He said the budget announcement of a huge boost and extension of the direct funding to Councils through the Roads to Recovery Program, the Blackspot Program and AusLink is vindication that Local Government’s involvement in these programs to date is seen as both cost effective and creditable.

“At the same time, we have the recently announced huge project of reform in Queensland – similar to that which occurred in Victoria in the mid 1990s,” Councillor Gross said.

He said a similar amalgamation process is taking place in the Northern Territory and could possible follow in other States.

“The PricewaterhouseCoopers report delivered at the Australian Local Government Association’s National Congress last year was received in an eerie silence,” Councillor Gross said. “I believe this and other recent sustainability reports precipitated the reform process in Queensland.

- _Extracted entries_:
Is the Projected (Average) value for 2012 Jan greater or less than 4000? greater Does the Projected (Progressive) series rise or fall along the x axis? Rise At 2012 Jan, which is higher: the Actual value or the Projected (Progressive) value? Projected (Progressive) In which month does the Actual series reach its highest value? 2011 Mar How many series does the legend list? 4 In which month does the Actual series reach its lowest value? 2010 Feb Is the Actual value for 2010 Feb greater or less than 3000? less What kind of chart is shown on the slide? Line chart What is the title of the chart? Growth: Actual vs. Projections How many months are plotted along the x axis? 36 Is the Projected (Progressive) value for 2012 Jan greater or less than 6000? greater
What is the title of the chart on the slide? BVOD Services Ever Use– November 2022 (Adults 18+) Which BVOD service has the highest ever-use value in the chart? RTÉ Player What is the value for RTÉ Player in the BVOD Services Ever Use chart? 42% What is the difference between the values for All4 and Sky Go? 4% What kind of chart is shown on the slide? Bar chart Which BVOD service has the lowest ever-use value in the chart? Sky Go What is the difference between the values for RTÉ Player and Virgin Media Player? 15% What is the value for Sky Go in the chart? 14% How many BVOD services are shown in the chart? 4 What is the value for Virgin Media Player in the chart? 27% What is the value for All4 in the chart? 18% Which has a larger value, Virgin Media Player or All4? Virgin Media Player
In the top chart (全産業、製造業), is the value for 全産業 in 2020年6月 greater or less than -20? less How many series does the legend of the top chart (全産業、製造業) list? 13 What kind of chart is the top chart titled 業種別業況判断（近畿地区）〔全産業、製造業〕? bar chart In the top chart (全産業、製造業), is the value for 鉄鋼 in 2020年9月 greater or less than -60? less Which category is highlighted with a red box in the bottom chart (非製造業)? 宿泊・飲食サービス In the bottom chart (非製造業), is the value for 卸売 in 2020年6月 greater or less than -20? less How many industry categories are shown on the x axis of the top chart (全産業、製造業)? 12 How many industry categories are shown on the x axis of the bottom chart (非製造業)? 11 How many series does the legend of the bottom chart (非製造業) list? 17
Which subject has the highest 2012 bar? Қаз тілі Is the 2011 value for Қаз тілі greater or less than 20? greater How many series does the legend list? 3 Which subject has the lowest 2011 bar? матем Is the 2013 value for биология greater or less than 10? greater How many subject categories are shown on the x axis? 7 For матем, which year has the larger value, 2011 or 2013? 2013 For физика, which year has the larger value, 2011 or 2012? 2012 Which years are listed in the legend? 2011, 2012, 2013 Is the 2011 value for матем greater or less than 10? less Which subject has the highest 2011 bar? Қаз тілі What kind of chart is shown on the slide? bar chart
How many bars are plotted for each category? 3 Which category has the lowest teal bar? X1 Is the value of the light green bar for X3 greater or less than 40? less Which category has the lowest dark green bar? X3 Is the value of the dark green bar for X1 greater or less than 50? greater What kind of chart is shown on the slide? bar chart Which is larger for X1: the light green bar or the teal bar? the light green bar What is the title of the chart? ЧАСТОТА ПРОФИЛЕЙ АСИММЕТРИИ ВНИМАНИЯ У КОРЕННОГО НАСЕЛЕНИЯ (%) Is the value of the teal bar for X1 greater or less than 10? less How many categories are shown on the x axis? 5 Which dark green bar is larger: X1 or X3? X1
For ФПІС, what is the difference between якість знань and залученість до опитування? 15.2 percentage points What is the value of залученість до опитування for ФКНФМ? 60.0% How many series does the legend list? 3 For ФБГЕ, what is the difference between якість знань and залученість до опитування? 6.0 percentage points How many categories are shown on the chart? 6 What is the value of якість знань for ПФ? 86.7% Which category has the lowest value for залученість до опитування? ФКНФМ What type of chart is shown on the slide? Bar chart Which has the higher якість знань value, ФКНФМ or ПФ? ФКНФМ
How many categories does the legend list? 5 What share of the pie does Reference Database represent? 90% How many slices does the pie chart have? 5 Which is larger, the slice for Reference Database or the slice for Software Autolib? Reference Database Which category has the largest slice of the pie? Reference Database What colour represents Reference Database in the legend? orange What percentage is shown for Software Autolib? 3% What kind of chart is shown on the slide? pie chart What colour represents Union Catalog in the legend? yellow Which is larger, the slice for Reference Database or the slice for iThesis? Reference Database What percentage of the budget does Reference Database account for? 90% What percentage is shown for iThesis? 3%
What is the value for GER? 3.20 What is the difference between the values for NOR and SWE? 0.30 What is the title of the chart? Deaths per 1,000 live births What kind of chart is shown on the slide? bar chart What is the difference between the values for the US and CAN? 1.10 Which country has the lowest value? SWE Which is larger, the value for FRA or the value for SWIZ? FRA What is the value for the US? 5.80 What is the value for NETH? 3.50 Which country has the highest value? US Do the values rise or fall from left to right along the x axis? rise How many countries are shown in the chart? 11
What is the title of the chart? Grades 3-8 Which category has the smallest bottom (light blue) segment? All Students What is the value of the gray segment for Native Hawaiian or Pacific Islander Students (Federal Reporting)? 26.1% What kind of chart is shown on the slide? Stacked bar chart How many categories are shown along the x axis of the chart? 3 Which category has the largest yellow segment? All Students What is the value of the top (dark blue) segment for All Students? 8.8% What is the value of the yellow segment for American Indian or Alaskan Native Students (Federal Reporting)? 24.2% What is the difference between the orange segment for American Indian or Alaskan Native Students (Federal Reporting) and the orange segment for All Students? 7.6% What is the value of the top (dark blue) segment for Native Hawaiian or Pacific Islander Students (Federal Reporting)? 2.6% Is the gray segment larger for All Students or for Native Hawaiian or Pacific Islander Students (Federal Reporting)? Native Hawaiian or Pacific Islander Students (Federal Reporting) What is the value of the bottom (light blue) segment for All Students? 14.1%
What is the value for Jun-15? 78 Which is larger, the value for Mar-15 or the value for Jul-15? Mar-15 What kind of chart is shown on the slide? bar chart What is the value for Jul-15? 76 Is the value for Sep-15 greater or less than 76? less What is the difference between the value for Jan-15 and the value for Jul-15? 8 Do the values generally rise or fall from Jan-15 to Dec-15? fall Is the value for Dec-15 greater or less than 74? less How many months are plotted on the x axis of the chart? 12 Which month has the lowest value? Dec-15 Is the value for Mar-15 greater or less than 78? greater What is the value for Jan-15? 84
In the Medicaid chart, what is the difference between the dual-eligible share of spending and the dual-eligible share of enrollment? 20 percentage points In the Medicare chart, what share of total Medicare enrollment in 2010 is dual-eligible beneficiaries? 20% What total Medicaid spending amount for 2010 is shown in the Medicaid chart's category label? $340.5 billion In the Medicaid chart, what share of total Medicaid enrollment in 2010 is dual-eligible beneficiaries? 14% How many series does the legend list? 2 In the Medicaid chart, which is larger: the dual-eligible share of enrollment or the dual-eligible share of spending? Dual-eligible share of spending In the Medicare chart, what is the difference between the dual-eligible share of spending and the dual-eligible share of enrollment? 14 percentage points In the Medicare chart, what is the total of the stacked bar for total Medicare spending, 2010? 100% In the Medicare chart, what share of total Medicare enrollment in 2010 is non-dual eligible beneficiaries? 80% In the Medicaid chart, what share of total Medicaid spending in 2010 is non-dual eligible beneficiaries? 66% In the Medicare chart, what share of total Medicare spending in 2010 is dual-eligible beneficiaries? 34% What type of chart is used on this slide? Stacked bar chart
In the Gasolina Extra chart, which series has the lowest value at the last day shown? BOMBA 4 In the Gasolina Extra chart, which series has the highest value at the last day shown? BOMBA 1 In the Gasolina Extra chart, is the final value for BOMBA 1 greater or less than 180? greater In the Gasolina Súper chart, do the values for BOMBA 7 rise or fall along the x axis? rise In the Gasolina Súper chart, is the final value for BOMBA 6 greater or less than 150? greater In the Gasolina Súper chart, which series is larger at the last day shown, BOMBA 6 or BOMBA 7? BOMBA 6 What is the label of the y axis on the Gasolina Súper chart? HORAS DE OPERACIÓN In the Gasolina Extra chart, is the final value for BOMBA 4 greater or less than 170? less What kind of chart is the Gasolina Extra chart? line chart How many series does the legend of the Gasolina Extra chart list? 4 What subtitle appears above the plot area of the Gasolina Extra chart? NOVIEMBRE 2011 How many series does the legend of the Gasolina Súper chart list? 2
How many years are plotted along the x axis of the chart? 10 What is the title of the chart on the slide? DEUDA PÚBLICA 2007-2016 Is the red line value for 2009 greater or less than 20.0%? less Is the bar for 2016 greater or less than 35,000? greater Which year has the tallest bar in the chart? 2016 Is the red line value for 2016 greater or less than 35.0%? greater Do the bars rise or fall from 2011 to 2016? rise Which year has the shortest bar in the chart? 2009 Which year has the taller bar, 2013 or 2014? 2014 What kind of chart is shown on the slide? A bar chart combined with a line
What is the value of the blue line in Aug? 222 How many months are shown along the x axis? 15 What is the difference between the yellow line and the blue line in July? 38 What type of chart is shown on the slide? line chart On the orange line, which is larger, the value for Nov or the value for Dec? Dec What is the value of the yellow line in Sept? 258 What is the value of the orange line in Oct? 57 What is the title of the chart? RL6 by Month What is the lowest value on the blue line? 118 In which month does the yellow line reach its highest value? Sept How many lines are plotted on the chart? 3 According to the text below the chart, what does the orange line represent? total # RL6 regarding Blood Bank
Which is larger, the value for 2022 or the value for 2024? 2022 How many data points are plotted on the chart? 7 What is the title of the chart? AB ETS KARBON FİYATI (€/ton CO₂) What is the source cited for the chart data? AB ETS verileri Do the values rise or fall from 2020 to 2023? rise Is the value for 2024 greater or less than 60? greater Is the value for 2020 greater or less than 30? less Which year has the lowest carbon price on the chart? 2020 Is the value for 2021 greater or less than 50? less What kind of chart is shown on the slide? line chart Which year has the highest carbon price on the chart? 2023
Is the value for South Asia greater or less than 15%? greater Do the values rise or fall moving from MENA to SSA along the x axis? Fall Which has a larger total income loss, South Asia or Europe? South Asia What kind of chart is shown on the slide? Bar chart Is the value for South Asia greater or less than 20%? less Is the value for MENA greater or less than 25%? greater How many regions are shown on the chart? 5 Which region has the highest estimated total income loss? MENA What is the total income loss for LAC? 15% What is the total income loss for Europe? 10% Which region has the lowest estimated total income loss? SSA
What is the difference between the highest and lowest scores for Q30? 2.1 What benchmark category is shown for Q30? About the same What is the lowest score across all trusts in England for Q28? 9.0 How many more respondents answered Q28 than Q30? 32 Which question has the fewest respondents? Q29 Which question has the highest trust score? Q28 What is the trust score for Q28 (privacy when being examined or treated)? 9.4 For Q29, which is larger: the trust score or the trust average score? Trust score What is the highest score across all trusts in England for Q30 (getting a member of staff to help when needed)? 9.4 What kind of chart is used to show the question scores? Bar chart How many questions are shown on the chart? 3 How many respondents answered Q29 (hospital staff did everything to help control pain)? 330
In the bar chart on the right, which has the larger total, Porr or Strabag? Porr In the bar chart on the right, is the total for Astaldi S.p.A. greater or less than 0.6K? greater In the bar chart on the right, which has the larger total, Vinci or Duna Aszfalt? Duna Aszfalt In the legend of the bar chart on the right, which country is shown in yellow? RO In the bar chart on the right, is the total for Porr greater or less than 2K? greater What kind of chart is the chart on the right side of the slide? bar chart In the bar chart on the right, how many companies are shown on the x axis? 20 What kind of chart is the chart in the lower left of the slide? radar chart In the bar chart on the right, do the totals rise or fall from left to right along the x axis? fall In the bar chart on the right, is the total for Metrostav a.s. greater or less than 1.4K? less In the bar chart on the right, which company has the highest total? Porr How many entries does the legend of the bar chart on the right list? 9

- _Activity A_:
In the council funding text, copy everything from "He said the" down to "process in Queensland.".
- _Activity B_:
Name all the programs that the council funding text says direct funding to Councils goes through.
- _Activity C_:
Go on with the text about council funding and reform in Queensland from its last sentence.

- _Expected answer A_:
He said the budget announcement of a huge boost and extension of the direct funding to Councils through the Roads to Recovery Program, the Blackspot Program and AusLink is vindication that Local Government’s involvement in these programs to date is seen as both cost effective and creditable.

“At the same time, we have the recently announced huge project of reform in Queensland – similar to that which occurred in Victoria in the mid 1990s,” Councillor Gross said.

He said a similar amalgamation process is taking place in the Northern Territory and could possible follow in other States.

“The PricewaterhouseCoopers report delivered at the Australian Local Government Association’s National Congress last year was received in an eerie silence,” Councillor Gross said. “I believe this and other recent sustainability reports precipitated the reform process in Queensland.

- _Expected answer B_:
Roads to Recovery Program
Blackspot Program
AusLink

- _Expected answer C_:
“We have to show that we are prepared to embrace change and we will contribute. If we want the Federal Government to give us access to a growth tax we must contribute ourselves. Internal reform of our operations will be rewarded with more money for Local Government, particularly for infrastructure renewal. We cannot keep going with under repair and non renewal of our assets.”

MAV CEO, Rob Spence, told delegates that the association has been collecting infrastructure data since 1998.

“This has been very useful in building strategies with our member Councils and
dealing with the other spheres of government,” Rob Spence said. “We know that across Victoria, Councils are spending 50 per cent on renewal and 50 per cent on new capital items. But some Councils are still spending all on new items.”

He said that the effect of this is ‘loading up’ for the future by not addressing what these Councils are already sitting on.

“The disconnect between finance areas and asset management teams within many Councils continues to be a problem,” Rob Spence said.

As part of its National Asset Management Strategy (NAMS), the Institute of Public Works Engineering Australia (IPWEA) is developing new national guidelines for financial management of infrastructure.

Chair of IPWEA – NAMS, Peter Way, described Local Government as big business.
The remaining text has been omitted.